I’ve been visiting my family — my mother and three sisters and one brother — all of whom live close to our childhood home of 304 E. Newport Road, Lititz, PA.

This morning I took a walk along the linear park that runs through the meadow and along the creek of the land that was once the Snyder farm for many generations and then became the Hershey farm when my grandfather bought it from my Great-grandmother Snyder.

the meadow of the old farmstead

Later, my father bought the farm from his father. Eleven years after my father’s death my mother sold the farm to a developer. Houses sprang up where corn and alfalfa fields used to grow.

Fortunately, my mother, the developer, and Warwick Township came to an agreement that all feel good about today. In addition to houses, the land supports a walking/biking trail that leads through the old meadow, past a wetland region, and around a playground and several ball fields.

To Protect land is to protect memories

This morning’s walk allowed me to remember the way I would walk the same path along the woods through the meadow, bare feet carefully avoiding new cow piles, back in the early 1960′s. I was calling the cows to come to the barn for milking. My father taught me his chant. Every farmer has his own.

“Here, Hummy, Hummy, Hummy, Hummy, Hummy.”

The call is almost sung, and the note on the last syllable of Humm-y goes up.

Woods, Streams, and Meadow Sounds

It’s August, so the cicadas are raising their voices to the heavens, alternating as one tree gets loud and another subsides. The traffic on Newport Road is heavy now, so the world does intrude aurally on the walk.But the speeding cars are sometimes slowed by the clip-clop of horseshoes on asphalt as the Amish neighbors go by in their horse and buggy.

And oh those smells!

Lititz is known as a pretzel town and a chocolate town. When the wind is right, the chocolate smell travels all the way to the former farm. It might mingle with manure smells and honeysuckle, ozone before rain, and humus in the soil. Lititz is an earthy, sweet place.
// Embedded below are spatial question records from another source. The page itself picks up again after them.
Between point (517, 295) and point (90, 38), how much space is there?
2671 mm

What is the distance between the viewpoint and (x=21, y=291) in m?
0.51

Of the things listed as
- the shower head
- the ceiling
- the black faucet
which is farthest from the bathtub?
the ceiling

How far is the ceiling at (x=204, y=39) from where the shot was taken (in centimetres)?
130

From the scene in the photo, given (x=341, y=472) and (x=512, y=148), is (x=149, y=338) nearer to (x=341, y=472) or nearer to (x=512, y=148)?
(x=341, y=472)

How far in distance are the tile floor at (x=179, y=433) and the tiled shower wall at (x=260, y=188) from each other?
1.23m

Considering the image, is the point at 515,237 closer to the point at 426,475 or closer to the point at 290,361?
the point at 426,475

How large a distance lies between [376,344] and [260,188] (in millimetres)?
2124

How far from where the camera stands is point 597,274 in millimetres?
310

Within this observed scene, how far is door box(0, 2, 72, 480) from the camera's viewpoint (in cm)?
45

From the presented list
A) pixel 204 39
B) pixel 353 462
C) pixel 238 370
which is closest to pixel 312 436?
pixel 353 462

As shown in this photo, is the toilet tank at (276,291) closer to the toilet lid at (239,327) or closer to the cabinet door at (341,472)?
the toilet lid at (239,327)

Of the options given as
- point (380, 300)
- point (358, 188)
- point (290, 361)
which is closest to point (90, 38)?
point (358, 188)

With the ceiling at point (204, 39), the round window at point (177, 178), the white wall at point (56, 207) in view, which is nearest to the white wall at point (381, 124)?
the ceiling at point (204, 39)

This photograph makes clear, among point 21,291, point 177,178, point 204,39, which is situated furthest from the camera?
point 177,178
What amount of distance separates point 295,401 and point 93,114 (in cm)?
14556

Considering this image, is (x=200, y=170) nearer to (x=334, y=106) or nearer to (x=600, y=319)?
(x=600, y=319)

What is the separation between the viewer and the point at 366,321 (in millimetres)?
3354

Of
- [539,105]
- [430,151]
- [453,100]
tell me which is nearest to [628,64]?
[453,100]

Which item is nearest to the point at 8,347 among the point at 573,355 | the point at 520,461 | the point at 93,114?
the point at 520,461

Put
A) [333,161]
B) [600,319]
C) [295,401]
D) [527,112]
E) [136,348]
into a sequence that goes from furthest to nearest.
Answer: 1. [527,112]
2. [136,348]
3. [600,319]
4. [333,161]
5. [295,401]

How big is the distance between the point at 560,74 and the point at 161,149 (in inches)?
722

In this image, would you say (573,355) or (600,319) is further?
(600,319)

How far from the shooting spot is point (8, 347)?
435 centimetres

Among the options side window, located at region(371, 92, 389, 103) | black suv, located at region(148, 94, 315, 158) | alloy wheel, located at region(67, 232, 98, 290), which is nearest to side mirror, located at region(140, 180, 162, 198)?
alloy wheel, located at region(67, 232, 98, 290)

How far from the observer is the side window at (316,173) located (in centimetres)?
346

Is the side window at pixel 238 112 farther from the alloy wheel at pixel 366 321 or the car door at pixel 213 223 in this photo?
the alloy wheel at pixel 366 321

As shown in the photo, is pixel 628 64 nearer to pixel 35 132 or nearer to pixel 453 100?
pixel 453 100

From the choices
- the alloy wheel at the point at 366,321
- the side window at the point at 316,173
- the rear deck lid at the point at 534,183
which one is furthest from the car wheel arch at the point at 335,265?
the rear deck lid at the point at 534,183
With these sounds and smells enlarging the lovely landscape in front of me, I  strolled along the meadow path. The sun was low in the east, fresh from sunrise an hour or so earlier, and therefore great for casting long shadows. I looked at the long, tall Shirley shadow crossing the path and took a picture. The wave was a gesture intended to call forth the child who loved the same land so many years ago. The child is sometimes bashful and often hidden from my view. Parker Palmer says the soul is like a wild animal.

I think I’ll call her now.

“Here, Hummy, Hummy, Hummy, Hummy, Humm-EEE.”

 

When is the last time you visited your childhood home? Is it still there? What sights, sounds, and smells do you remember from it?